What the task requires> Where a record contains a picture, omit the picture and repeat the rest exactly.

--- Provided entries Enclosed Below ---

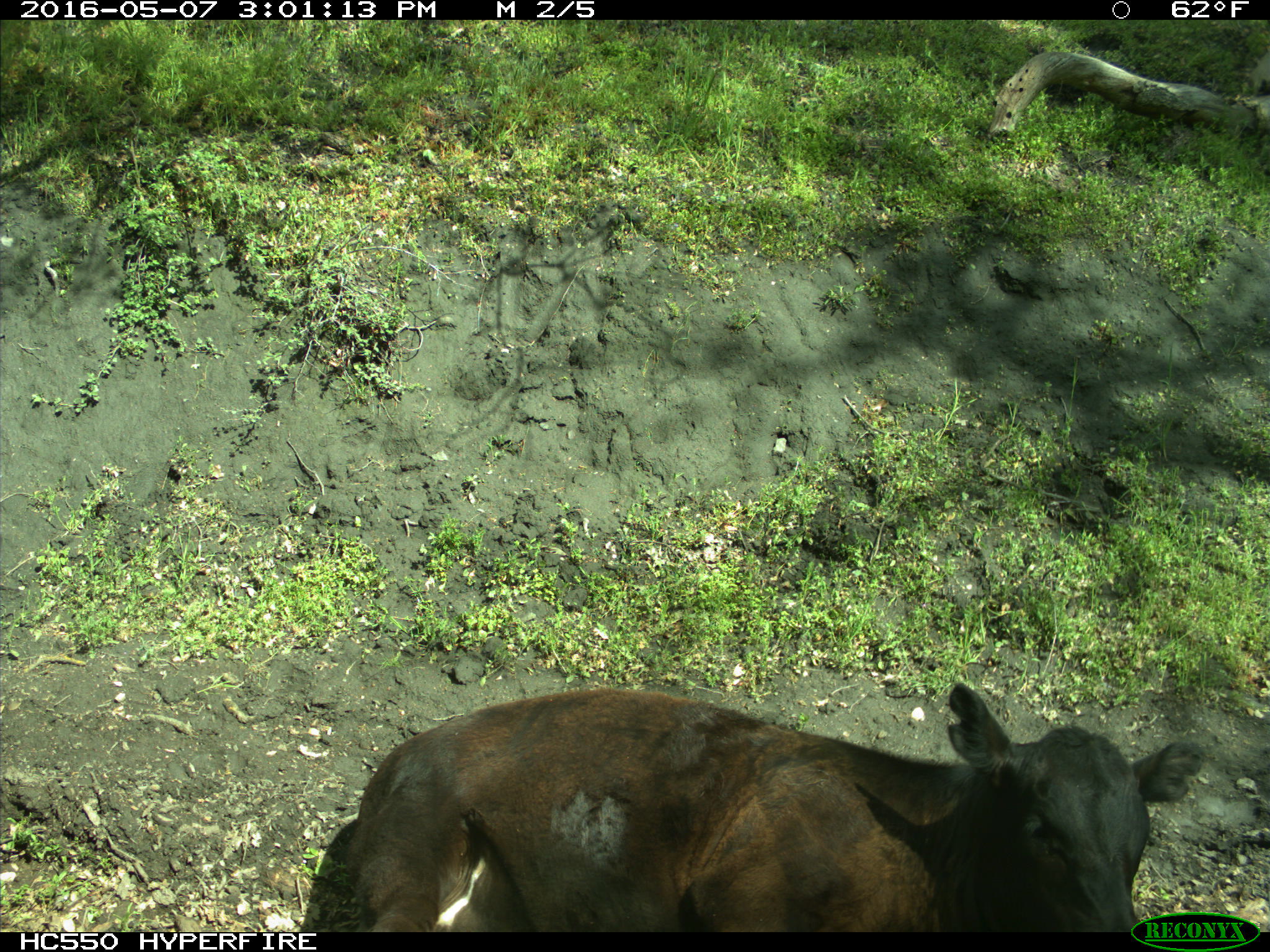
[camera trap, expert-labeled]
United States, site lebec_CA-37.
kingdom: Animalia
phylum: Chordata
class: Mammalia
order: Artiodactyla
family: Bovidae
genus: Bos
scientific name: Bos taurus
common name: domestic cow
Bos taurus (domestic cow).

--- End of Enclosed Provided entries ---

Result of the exercise>
[camera trap, expert-labeled]
United States, site lebec_CA-37.
kingdom: Animalia
phylum: Chordata
class: Mammalia
order: Artiodactyla
family: Bovidae
genus: Bos
scientific name: Bos taurus
common name: domestic cow
Bos taurus (domestic cow).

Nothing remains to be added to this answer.